#### [Task description]
Return each line of the data below exactly, omitting any pictures.

#### [Extracted material]

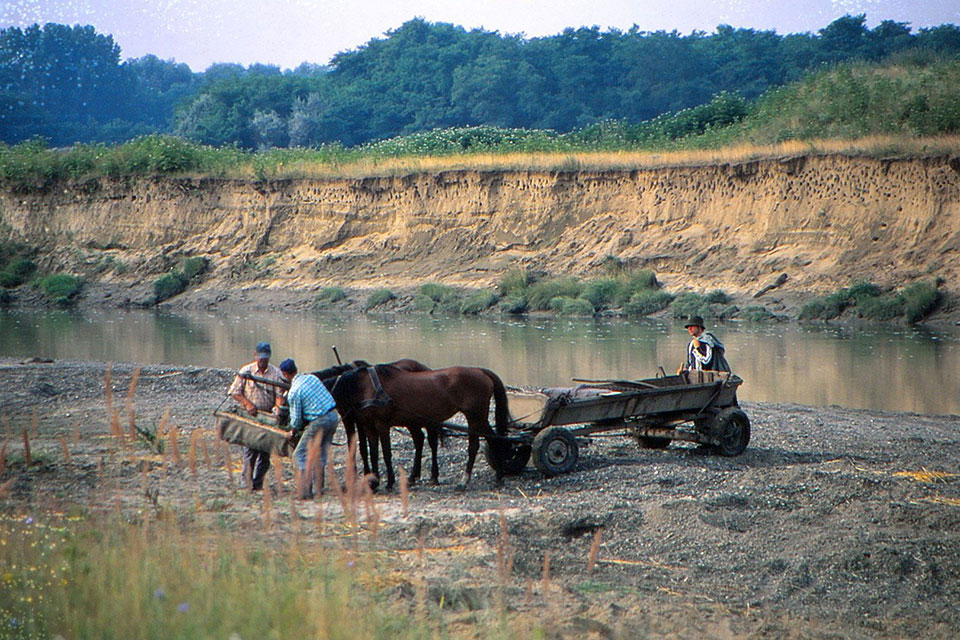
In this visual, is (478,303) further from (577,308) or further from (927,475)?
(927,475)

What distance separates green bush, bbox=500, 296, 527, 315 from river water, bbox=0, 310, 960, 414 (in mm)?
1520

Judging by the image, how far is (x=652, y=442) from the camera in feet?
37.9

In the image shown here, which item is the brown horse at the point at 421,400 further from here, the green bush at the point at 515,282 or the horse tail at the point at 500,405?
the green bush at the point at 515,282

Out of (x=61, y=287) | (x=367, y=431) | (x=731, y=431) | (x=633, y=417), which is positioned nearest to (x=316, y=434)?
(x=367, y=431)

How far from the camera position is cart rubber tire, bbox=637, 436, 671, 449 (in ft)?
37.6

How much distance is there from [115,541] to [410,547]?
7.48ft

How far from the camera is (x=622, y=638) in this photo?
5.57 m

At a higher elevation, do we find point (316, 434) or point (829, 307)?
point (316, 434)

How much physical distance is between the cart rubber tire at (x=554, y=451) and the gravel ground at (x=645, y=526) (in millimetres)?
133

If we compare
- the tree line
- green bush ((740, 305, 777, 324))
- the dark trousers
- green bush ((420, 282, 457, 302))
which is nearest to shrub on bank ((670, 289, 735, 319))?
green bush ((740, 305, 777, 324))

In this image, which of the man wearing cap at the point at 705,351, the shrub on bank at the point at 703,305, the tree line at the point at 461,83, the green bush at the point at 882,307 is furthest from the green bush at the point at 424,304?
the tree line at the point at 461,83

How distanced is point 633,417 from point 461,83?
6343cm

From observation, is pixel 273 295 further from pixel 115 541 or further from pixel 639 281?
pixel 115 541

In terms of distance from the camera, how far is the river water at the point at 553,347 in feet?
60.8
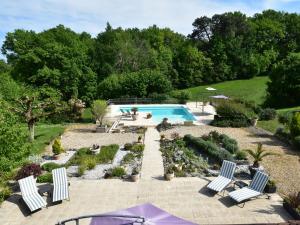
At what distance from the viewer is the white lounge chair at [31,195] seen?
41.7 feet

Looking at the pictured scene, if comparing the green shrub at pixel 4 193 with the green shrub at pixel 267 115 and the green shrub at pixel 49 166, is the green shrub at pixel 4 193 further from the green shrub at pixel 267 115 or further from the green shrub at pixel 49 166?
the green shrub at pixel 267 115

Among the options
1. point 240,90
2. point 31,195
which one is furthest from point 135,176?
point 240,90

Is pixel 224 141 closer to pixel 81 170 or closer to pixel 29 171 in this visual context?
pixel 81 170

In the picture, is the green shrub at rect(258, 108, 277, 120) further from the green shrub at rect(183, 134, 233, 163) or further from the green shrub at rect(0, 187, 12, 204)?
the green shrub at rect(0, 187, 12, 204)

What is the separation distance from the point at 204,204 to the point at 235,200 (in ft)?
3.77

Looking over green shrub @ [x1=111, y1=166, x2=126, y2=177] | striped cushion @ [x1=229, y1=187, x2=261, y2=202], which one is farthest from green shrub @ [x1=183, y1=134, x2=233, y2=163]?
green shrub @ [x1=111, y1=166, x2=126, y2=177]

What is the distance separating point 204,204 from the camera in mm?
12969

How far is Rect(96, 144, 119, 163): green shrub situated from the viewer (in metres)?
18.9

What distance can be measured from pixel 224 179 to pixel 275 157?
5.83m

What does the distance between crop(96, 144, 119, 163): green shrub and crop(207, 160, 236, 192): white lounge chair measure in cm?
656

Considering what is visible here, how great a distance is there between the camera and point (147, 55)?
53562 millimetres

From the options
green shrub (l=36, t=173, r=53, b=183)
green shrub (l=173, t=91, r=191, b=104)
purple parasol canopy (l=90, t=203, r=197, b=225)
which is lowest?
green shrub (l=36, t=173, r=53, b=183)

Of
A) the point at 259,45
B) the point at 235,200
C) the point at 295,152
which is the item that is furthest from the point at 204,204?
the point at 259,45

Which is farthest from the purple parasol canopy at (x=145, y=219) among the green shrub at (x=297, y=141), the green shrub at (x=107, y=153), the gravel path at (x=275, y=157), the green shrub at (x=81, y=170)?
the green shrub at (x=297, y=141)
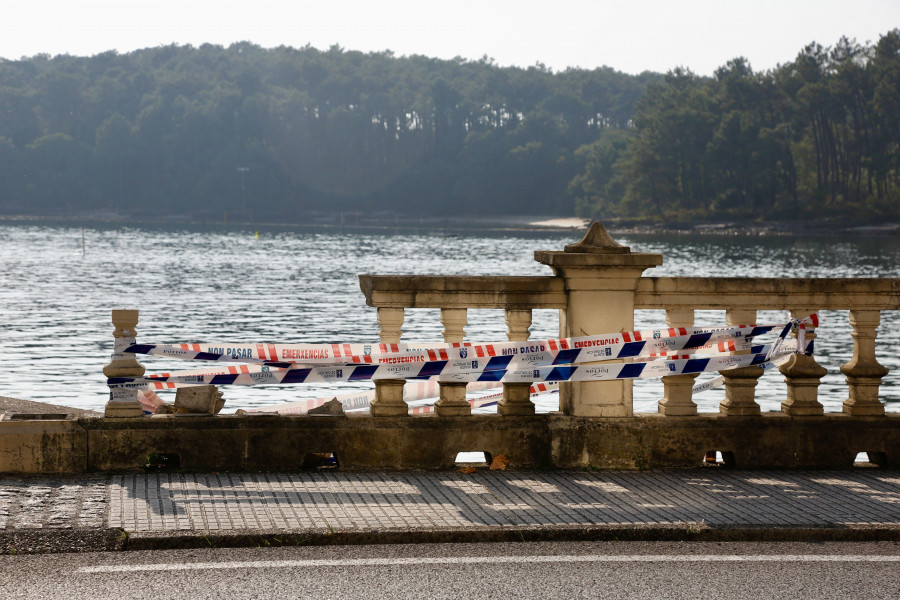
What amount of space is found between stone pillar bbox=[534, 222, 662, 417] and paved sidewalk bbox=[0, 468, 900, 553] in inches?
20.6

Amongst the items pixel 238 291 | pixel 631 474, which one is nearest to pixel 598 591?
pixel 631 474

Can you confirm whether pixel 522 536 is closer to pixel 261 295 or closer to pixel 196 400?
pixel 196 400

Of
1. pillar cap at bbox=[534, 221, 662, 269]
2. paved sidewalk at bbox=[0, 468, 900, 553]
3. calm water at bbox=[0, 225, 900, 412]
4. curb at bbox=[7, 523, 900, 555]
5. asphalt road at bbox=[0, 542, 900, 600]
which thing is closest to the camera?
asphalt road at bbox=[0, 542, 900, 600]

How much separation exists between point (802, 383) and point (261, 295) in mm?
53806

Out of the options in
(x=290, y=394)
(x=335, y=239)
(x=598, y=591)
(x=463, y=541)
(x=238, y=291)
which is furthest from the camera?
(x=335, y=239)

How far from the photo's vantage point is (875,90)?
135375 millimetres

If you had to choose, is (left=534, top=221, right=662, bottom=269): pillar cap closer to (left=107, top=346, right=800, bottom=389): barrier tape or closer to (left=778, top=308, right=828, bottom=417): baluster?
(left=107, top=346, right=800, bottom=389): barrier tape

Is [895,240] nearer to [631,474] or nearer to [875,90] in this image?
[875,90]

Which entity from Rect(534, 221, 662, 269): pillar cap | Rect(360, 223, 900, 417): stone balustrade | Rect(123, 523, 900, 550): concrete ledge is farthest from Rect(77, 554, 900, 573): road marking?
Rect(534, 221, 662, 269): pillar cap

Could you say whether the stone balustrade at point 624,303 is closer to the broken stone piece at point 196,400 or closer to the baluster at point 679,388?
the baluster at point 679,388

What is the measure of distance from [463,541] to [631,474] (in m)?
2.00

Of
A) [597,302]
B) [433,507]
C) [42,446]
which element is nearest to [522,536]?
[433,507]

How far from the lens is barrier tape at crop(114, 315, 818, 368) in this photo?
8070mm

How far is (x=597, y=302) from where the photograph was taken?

#### [Exercise output]
In this visual, is (478,303) further from (577,308) or further from (927,475)?
(927,475)

What distance separates green bush, bbox=500, 296, 527, 315 from river water, bbox=0, 310, 960, 414 (in mm)?
1520

Judging by the image, how far is (x=652, y=442) from the camera in feet?
37.9

In the image shown here, which item is the brown horse at the point at 421,400 further from here, the green bush at the point at 515,282 or the horse tail at the point at 500,405?
the green bush at the point at 515,282

Out of (x=61, y=287) | (x=367, y=431) | (x=731, y=431) | (x=633, y=417), which is positioned nearest to (x=316, y=434)?
(x=367, y=431)

How far from the camera position is cart rubber tire, bbox=637, 436, 671, 449 (in ft)?
37.6

How much distance is there from [115,541] to [410,547]?
7.48ft

How far from the camera is (x=622, y=638) in this photo?
5.57 m

At a higher elevation, do we find point (316, 434) or point (829, 307)?
point (316, 434)

How much physical distance is between the cart rubber tire at (x=554, y=451) and the gravel ground at (x=645, y=526) (in millimetres)?
133

If we compare
- the tree line
- green bush ((740, 305, 777, 324))
- the dark trousers
- green bush ((420, 282, 457, 302))
which is nearest to shrub on bank ((670, 289, 735, 319))?
green bush ((740, 305, 777, 324))

In this image, which of the man wearing cap at the point at 705,351, the shrub on bank at the point at 703,305, the tree line at the point at 461,83, the green bush at the point at 882,307 is furthest from the green bush at the point at 424,304?
the tree line at the point at 461,83

How distanced is point 633,417 from point 461,83?
6343cm

From observation, is pixel 273 295 further from pixel 115 541 or further from pixel 639 281?
pixel 115 541

In terms of distance from the camera, how far is the river water at the point at 553,347 in feet?
60.8
At what distance from the viewer is the white lounge chair at [31,195] seen?
41.7 feet

Looking at the pictured scene, if comparing the green shrub at pixel 4 193 with the green shrub at pixel 267 115 and the green shrub at pixel 49 166, is the green shrub at pixel 4 193 further from the green shrub at pixel 267 115 or further from the green shrub at pixel 49 166?
the green shrub at pixel 267 115

Among the options
1. point 240,90
2. point 31,195
which one is furthest from point 135,176?
point 240,90

Is pixel 224 141 closer to pixel 81 170 or closer to pixel 29 171 in this visual context?
pixel 81 170

In the picture, is the green shrub at rect(258, 108, 277, 120) further from the green shrub at rect(183, 134, 233, 163) or further from the green shrub at rect(0, 187, 12, 204)?
the green shrub at rect(0, 187, 12, 204)

What is the separation distance from the point at 204,204 to the point at 235,200 (in ft)?
3.77

Looking over green shrub @ [x1=111, y1=166, x2=126, y2=177] | striped cushion @ [x1=229, y1=187, x2=261, y2=202], which one is farthest from green shrub @ [x1=183, y1=134, x2=233, y2=163]?
green shrub @ [x1=111, y1=166, x2=126, y2=177]

What is the distance separating point 204,204 from the camera in mm?
12969

How far is Rect(96, 144, 119, 163): green shrub situated from the viewer (in metres)?
18.9

What distance can be measured from pixel 224 179 to pixel 275 157?
5.83m

What does the distance between crop(96, 144, 119, 163): green shrub and crop(207, 160, 236, 192): white lounge chair measure in cm?
656

Considering what is visible here, how great a distance is there between the camera and point (147, 55)?
53562 millimetres

From the options
green shrub (l=36, t=173, r=53, b=183)
green shrub (l=173, t=91, r=191, b=104)
purple parasol canopy (l=90, t=203, r=197, b=225)
which is lowest?
green shrub (l=36, t=173, r=53, b=183)

Of
A) the point at 259,45
B) the point at 235,200
C) the point at 295,152
which is the item that is furthest from the point at 204,204?
the point at 259,45

Which is farthest from the purple parasol canopy at (x=145, y=219) among the green shrub at (x=297, y=141), the green shrub at (x=107, y=153), the gravel path at (x=275, y=157), the green shrub at (x=81, y=170)?
the green shrub at (x=297, y=141)
What amount of space is found between stone pillar bbox=[534, 222, 662, 417] and paved sidewalk bbox=[0, 468, 900, 553] in inches?
20.6

Amongst the items pixel 238 291 | pixel 631 474, which one is nearest to pixel 598 591?
pixel 631 474

Can you confirm whether pixel 522 536 is closer to pixel 261 295 or closer to pixel 196 400?
pixel 196 400

Of
1. pillar cap at bbox=[534, 221, 662, 269]
2. paved sidewalk at bbox=[0, 468, 900, 553]
3. calm water at bbox=[0, 225, 900, 412]
4. curb at bbox=[7, 523, 900, 555]
5. asphalt road at bbox=[0, 542, 900, 600]
which thing is closest to the camera?
asphalt road at bbox=[0, 542, 900, 600]

How much separation exists between point (802, 383) and point (261, 295) in mm?
53806

Out of the options in
(x=290, y=394)
(x=335, y=239)
(x=598, y=591)
(x=463, y=541)
(x=238, y=291)
which is furthest from the camera?
(x=335, y=239)

How far from the photo's vantage point is (875,90)?
135375 millimetres

If you had to choose, is (left=534, top=221, right=662, bottom=269): pillar cap closer to (left=107, top=346, right=800, bottom=389): barrier tape or closer to (left=778, top=308, right=828, bottom=417): baluster?
(left=107, top=346, right=800, bottom=389): barrier tape

Is [895,240] nearer to [631,474] or nearer to [875,90] in this image?
[875,90]

Which entity from Rect(534, 221, 662, 269): pillar cap | Rect(360, 223, 900, 417): stone balustrade | Rect(123, 523, 900, 550): concrete ledge is farthest from Rect(77, 554, 900, 573): road marking?
Rect(534, 221, 662, 269): pillar cap

Could you say whether the stone balustrade at point 624,303 is closer to the broken stone piece at point 196,400 or closer to the baluster at point 679,388?
the baluster at point 679,388

What is the measure of distance from [463,541] to [631,474] (in m)?
2.00

Of
A) [597,302]
B) [433,507]
C) [42,446]
which element is nearest to [522,536]?
[433,507]

How far from the lens is barrier tape at crop(114, 315, 818, 368) in this photo?
8070mm

How far is (x=597, y=302) from where the photograph was taken?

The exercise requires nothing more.